▸ **GIVEN TASK**:
Extract every record, keeping each one exactly as it is.

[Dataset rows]
┄┄┄┄┄┄┄┄┄┄┄┄┄┄┄┄┄┄┄┄
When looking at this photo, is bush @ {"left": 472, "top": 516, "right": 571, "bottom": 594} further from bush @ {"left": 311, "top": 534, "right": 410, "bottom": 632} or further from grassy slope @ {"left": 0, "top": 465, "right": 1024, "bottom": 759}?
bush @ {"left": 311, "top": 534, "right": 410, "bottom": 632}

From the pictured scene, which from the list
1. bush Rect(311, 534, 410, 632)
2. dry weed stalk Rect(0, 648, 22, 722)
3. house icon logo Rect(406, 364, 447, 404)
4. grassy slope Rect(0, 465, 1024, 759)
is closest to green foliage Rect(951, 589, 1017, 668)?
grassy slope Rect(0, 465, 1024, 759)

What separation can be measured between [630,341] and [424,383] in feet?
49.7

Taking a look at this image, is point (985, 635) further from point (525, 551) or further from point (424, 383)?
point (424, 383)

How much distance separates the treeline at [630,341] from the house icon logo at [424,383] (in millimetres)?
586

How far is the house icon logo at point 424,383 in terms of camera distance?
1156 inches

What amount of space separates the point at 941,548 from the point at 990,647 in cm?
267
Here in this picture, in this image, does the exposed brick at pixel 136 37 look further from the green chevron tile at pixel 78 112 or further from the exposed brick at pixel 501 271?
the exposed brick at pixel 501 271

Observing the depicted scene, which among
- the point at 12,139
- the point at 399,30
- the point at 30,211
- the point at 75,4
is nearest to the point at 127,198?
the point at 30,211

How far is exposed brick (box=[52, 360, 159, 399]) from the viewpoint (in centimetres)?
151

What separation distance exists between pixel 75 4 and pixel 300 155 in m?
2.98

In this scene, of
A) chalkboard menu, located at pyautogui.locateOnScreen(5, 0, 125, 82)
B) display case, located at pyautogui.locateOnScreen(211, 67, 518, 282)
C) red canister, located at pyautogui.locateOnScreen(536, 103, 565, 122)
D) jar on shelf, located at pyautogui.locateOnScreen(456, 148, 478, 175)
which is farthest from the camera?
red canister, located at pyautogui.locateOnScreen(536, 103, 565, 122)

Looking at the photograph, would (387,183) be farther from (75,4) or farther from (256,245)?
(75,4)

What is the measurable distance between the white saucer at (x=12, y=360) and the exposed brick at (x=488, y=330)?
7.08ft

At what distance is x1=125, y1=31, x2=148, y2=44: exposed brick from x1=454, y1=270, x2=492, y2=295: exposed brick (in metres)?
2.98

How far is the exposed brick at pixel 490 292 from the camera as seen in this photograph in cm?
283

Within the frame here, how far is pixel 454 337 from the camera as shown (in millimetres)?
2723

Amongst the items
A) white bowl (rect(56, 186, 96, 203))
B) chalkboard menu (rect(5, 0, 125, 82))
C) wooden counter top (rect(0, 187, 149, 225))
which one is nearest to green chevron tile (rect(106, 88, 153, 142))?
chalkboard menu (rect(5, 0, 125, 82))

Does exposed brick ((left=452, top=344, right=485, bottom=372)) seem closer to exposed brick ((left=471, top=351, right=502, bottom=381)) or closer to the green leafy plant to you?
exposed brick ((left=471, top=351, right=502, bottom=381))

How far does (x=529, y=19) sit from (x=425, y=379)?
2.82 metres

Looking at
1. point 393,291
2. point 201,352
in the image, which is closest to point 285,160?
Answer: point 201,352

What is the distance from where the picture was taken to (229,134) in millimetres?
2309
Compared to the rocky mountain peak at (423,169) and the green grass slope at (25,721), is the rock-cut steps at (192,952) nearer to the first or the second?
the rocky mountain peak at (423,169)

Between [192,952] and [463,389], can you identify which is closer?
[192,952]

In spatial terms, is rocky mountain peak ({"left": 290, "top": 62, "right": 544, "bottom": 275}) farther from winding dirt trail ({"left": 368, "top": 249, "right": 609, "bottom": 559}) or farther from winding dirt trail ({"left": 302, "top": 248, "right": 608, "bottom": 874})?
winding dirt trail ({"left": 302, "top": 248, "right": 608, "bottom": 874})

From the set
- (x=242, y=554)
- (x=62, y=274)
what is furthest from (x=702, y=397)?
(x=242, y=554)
┄┄┄┄┄┄┄┄┄┄┄┄┄┄┄┄┄┄┄┄
▸ **TASK OUTPUT**:
When looking at this photo, is bush @ {"left": 472, "top": 516, "right": 571, "bottom": 594} further from bush @ {"left": 311, "top": 534, "right": 410, "bottom": 632} or further from grassy slope @ {"left": 0, "top": 465, "right": 1024, "bottom": 759}?
bush @ {"left": 311, "top": 534, "right": 410, "bottom": 632}

From the pictured scene, which from the list
1. bush Rect(311, 534, 410, 632)
2. dry weed stalk Rect(0, 648, 22, 722)
3. house icon logo Rect(406, 364, 447, 404)
4. grassy slope Rect(0, 465, 1024, 759)
is closest to green foliage Rect(951, 589, 1017, 668)?
grassy slope Rect(0, 465, 1024, 759)

What separation can be measured between [630,341] and [424,383] in feet?
49.7

Taking a look at this image, is point (985, 635) further from point (525, 551) or further from point (424, 383)?
point (424, 383)

How much distance separates the treeline at [630,341] from the house icon logo at [424,383] (in millimetres)?
586

How far is the house icon logo at point 424,383 in terms of camera distance?
1156 inches

What amount of space separates the point at 941,548 from the point at 990,647 in cm?
267
Here in this picture, in this image, does the exposed brick at pixel 136 37 look further from the green chevron tile at pixel 78 112 or further from the exposed brick at pixel 501 271?
the exposed brick at pixel 501 271

Observing the depicted scene, which among
- the point at 12,139
- the point at 399,30
- the point at 30,211
- the point at 75,4
is nearest to the point at 127,198?
the point at 30,211

How far is exposed brick (box=[52, 360, 159, 399]) from the viewpoint (in centimetres)?
151

What separation distance exists between pixel 75 4 and pixel 300 155 in m?
2.98

In this scene, of
A) chalkboard menu, located at pyautogui.locateOnScreen(5, 0, 125, 82)
B) display case, located at pyautogui.locateOnScreen(211, 67, 518, 282)
C) red canister, located at pyautogui.locateOnScreen(536, 103, 565, 122)
D) jar on shelf, located at pyautogui.locateOnScreen(456, 148, 478, 175)
which is farthest from the camera?
red canister, located at pyautogui.locateOnScreen(536, 103, 565, 122)

Looking at the photograph, would (387,183) be farther from (75,4) or farther from (256,245)?
(75,4)

What is the measurable distance between the white saucer at (x=12, y=360) and the exposed brick at (x=488, y=330)?
7.08ft

At what distance is x1=125, y1=31, x2=148, y2=44: exposed brick from x1=454, y1=270, x2=492, y2=295: exposed brick (in metres)?
2.98

How far is the exposed brick at pixel 490 292 from the camera as seen in this photograph in cm?
283

Within the frame here, how far is pixel 454 337 from the camera as shown (in millimetres)?
2723

Amongst the items
A) white bowl (rect(56, 186, 96, 203))
B) chalkboard menu (rect(5, 0, 125, 82))
C) wooden counter top (rect(0, 187, 149, 225))
which one is nearest to green chevron tile (rect(106, 88, 153, 142))?
chalkboard menu (rect(5, 0, 125, 82))

Does exposed brick ((left=452, top=344, right=485, bottom=372)) seem closer to exposed brick ((left=471, top=351, right=502, bottom=381)) or closer to the green leafy plant to you?
exposed brick ((left=471, top=351, right=502, bottom=381))

How far does (x=529, y=19) sit from (x=425, y=379)?
2.82 metres

Looking at
1. point 393,291
2. point 201,352
in the image, which is closest to point 285,160?
Answer: point 201,352

What is the distance from where the picture was taken to (229,134) in millimetres?
2309
Compared to the rocky mountain peak at (423,169) and the green grass slope at (25,721), is the rock-cut steps at (192,952) nearer to the first or the second?
the rocky mountain peak at (423,169)

Between [192,952] and [463,389], can you identify which is closer?
[192,952]

In spatial terms, is rocky mountain peak ({"left": 290, "top": 62, "right": 544, "bottom": 275}) farther from winding dirt trail ({"left": 368, "top": 249, "right": 609, "bottom": 559}) or farther from winding dirt trail ({"left": 302, "top": 248, "right": 608, "bottom": 874})?
winding dirt trail ({"left": 302, "top": 248, "right": 608, "bottom": 874})

From the set
- (x=242, y=554)
- (x=62, y=274)
what is furthest from (x=702, y=397)?
(x=242, y=554)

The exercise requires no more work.